Peter Hatzoglou

Personal information
- Born: 27 November 1998 (age 27) Melbourne, Australia
- Height: 1.93 m (6 ft 4 in)
- Batting: Right-handed
- Bowling: Right-arm leg break
- Role: Bowler

Domestic team information
- 2020/21: Melbourne Renegades (squad no. 41)
- 2020/21: South Australia (squad no. 43)
- 2021/22–2022/23: Perth Scorchers (squad no. 34)
- 2022: Oval Invincibles (squad no. 2)
- 2023: Glamorgan (squad no. 34)
- 2023/24-: Hobart Hurricanes
- 2026: Dublin Guardians

Career statistics
| Competition | LA | T20 |
| Matches | 3 | 70 |
| Runs scored | 5 | 86 |
| Batting average | 5.00 | 14.33 |
| 100s/50s | 0/0 | 0/0 |
| Top score | 5* | 15 |
| Balls bowled | 126 | 1,441 |
| Wickets | 0 | 65 |
| Bowling average | – | 29.41 |
| 5 wickets in innings | – | 0 |
| 10 wickets in match | – | 0 |
| Best bowling | – | 3/14 |
| Catches/stumpings | 0/– | 19/– |
- Source: Cricinfo, 25 September 2026

= Peter Hatzoglou =

Australian cricketer (born 1998)

Peter Hatzoglou (born 27 November 1998) is an Australian cricketer. Hatzoglou was born in Melbourne, to a father whose family came from Kozani in Greece, and a mother from North Macedonia. He is known for his idiosyncratic bowling action, ability to bowl topspinners, sliders and googlies as well as the ability to bowl from a high release point at high pace.

== Career ==
Hatzoglou was only playing at the local level by the age of 18 and had never appeared in a state cricket age-group team by that time. In 2016, after completing his exams, he joined the Sunshine Heights Cricket Club in Victoria and became club treasurer. He later represented Melbourne University Cricket Cub in 2017 in a third-grade premier cricket tournament. He first appeared in a club cricket match in 2019, when he played for Ashton-on-Mersey Cricket Club as an overseas player in the fourth division of the Cheshire County Cricket League.
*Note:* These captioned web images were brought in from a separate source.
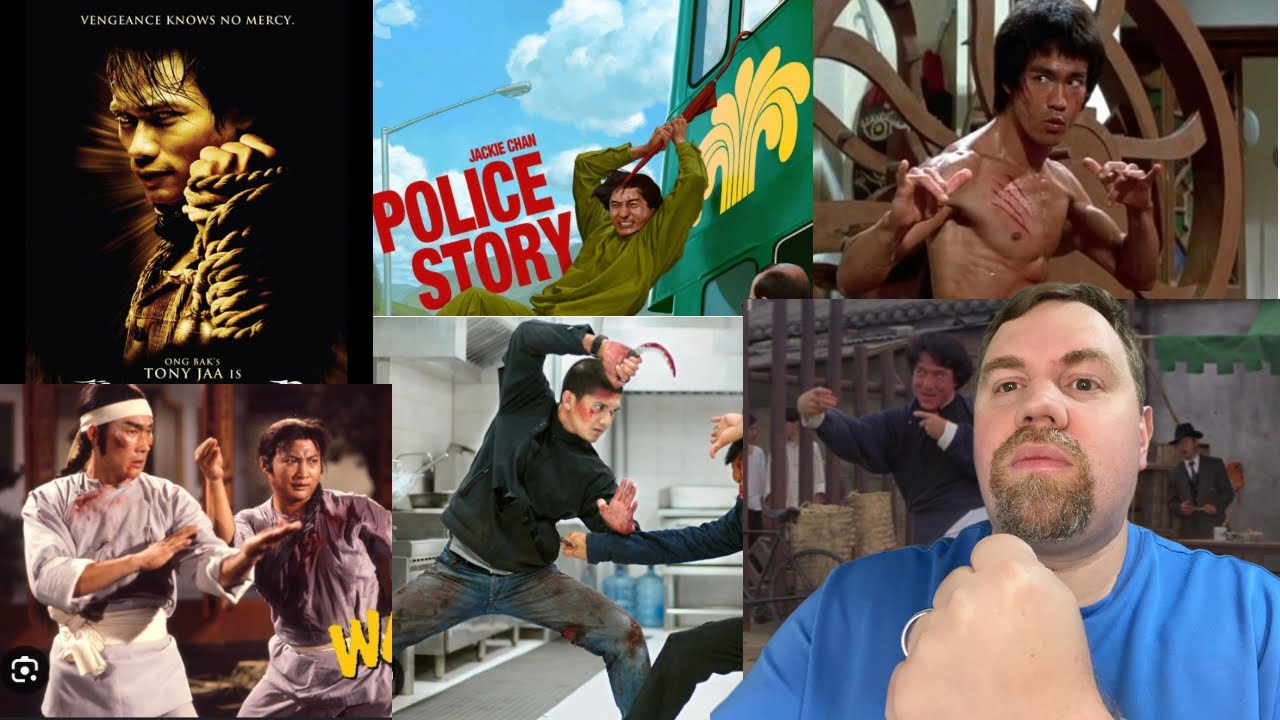 Top 10 Martial Arts Movies YouTube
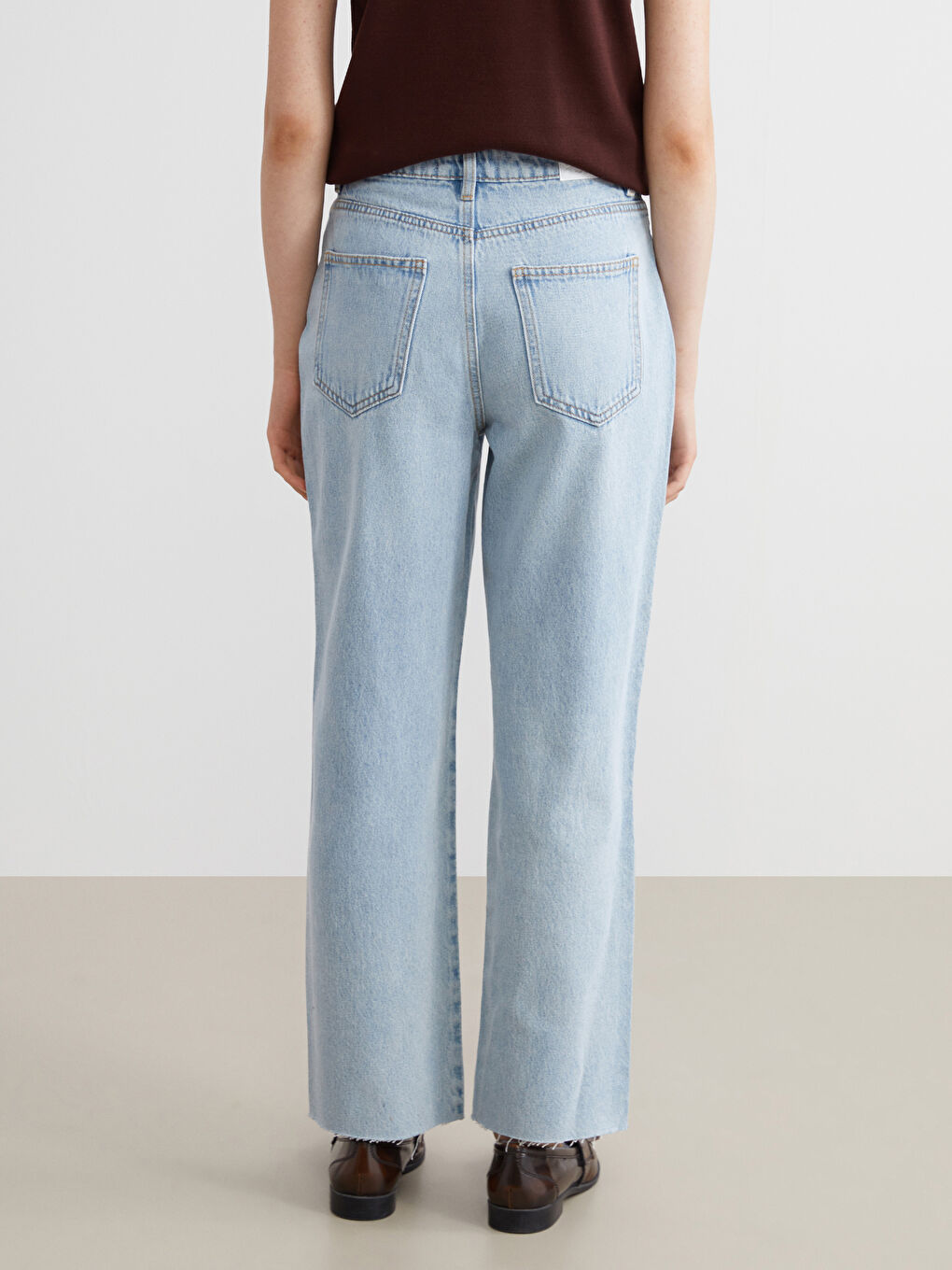 XSIDE Straight Fit Women's Jeans -W54955Z8-S54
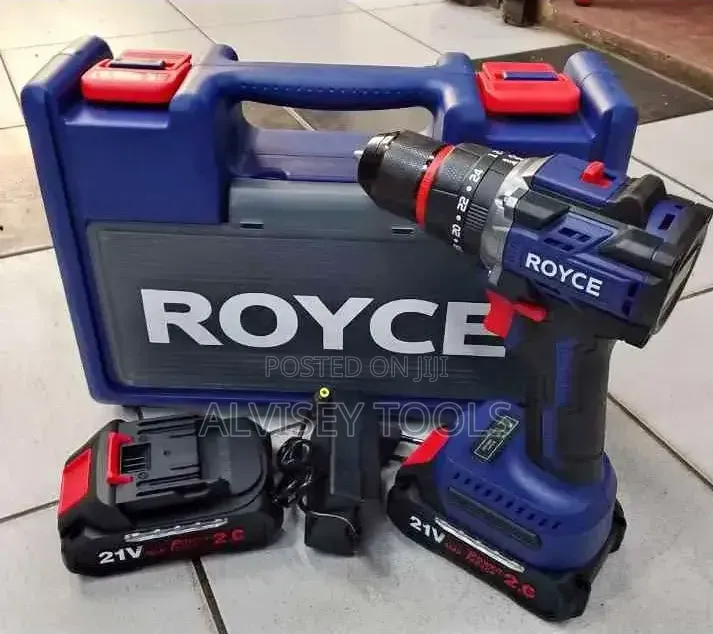 Royce Cordless Brushless Drill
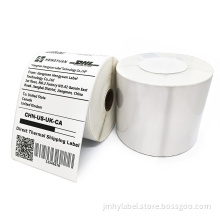 Zebra Compatible 4x6 Direct Thermal Transfer Shipping Labels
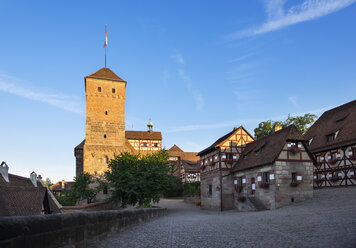 Deutschland, Bayern, Mittelfranken, Nürnberg, Kaiserburg - SIE006927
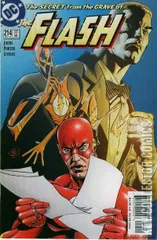 Cover for Flash #214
He ended up in the 2019 Cheshire Cricket League by grabbing 41 scalps at an incredible bowling average of 18.39. He also toured the UK with the Australian Universities XI for a cricket tour in the UK in 2019. It was former Australian cricketer Cameron White who strongly pushed for Hatzoglou's selection after watching him play during a Victorian Premier Cricket match in 2019. He also played for South Australian Premier Cricket team Prospect.
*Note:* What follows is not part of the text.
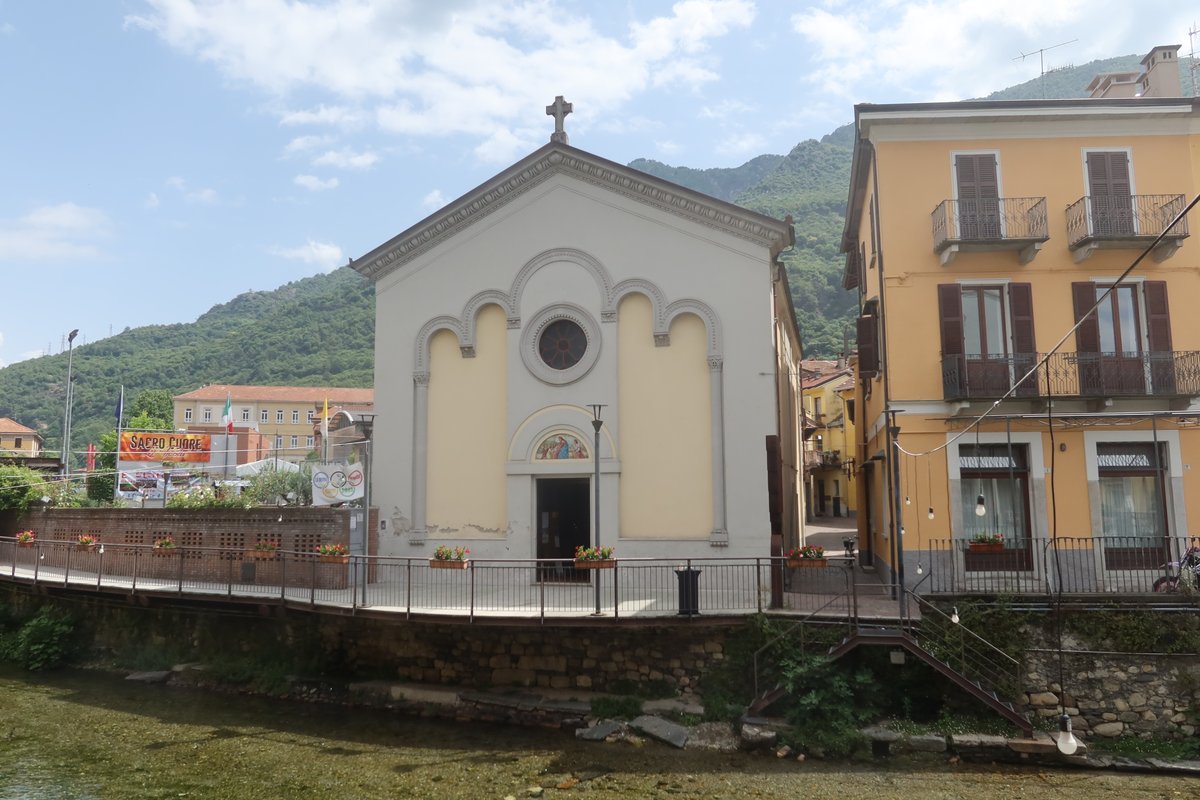 chiesa del Sacro Cuore - Omegna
In December 2020, Hatzoglou signed with the Melbourne Renegades. He found his way into the first XI of the Melbourne Renegades squad as a local replacement player for Will Sutherland with the latter having withdrawn from the 2020–21 Big Bash League season after being named in the Australian A squad against the touring Indian test squad during that summer. He received a phone call from Melbourne Renegades coach Michael Klinger in order to get a confirmation on whether he could join the team as a local replacement player. Before his surprise call-up, he was pursuing degrees in both finance and international relations as well as working as a data analyst for the financial services firm, KPMG. He made his Twenty20 debut on 12 December 2020, taking two wickets. He made rapid strides from playing in third-grade premier cricket competitions to top-tier professional cricket competitions within a space of two and half years with a big breakthrough coming at the Big Bash League.

After a successful maiden Big Bash League season, Hatzoglou was called into the South Australia squad for the 2020–21 Marsh One-Day Cup, where he made his List A debut against Western Australia on 2 March 2021. In July 2021, he signed a two-year deal with the Perth Scorchers.
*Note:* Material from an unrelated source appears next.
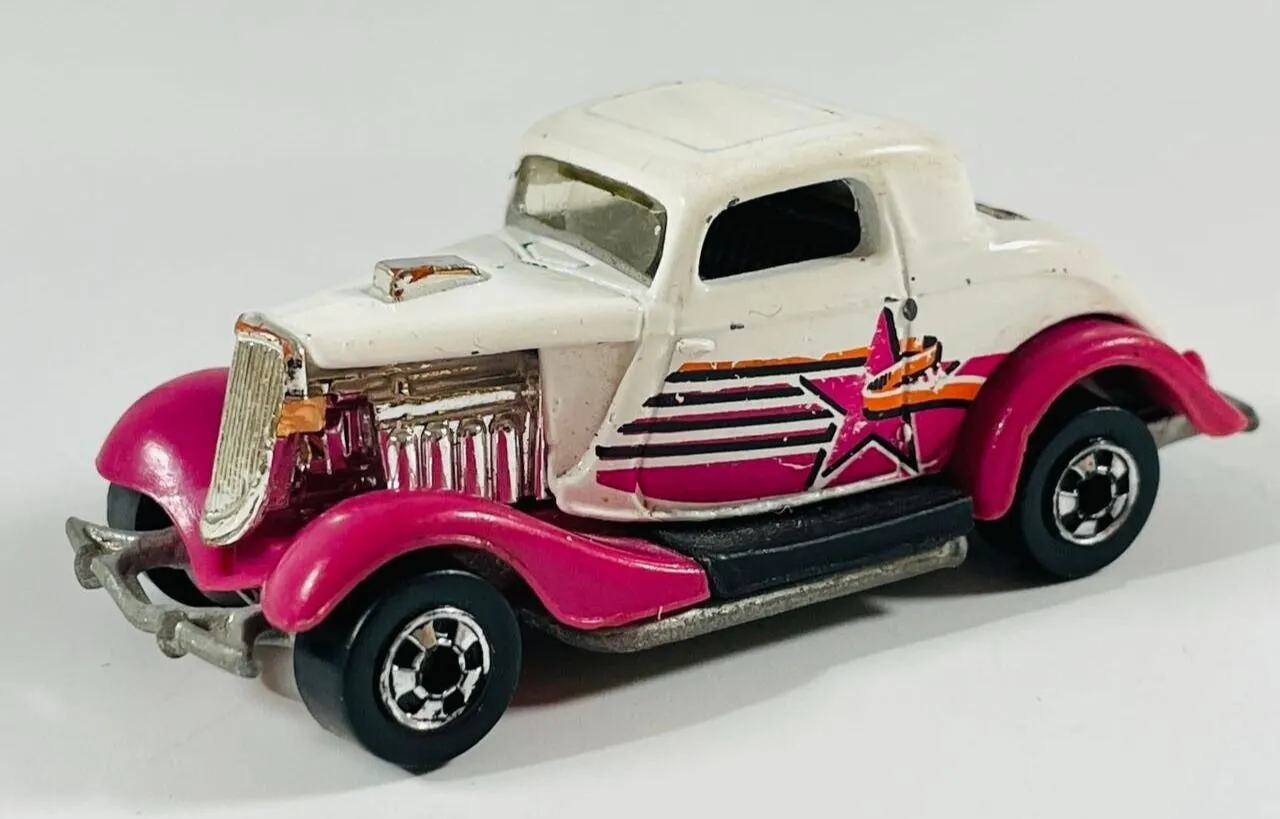 47837 custom 56 ford truck pink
It was revealed that he was advised by former veteran Australian leg spinner Shane Warne to spend the Australian winter season by playing club cricket in the UK in order to be in contention for a contract in The Hundred with the London Spirit team for which Warne served as its head coach. Hatzoglou had messaged Warne in an Instagram chat to seek ideas and advice during the middle of a COVID-19 pandemic induced lockdown in Melbourne in July 2021.

Following his successful BBL stint with Perth Scorchers, he returned to his KPMG office and discussed his plans with two of the firm's partners and made the decision to fly to the UK. He quit his job at KPMG with the intention of pursuing his club cricket career in the UK. He headed for Sawston and Babraham Cricket Club in Cambridge and emerged as the highest wicket-taker in the East Anglian Premier League. He also arranged a number of stints with various county clubs as a net bowler to gain and garner some attention but much to his disappointment, he was ignored by the counties.

In August 2022, Oval Invincibles offered him a short-term contract as a replacement player for Sunil Narine during the 2022 season of The Hundred with the latter decided to opt out of the final stages of the tournament in order to play in the 2022 Caribbean Premier League.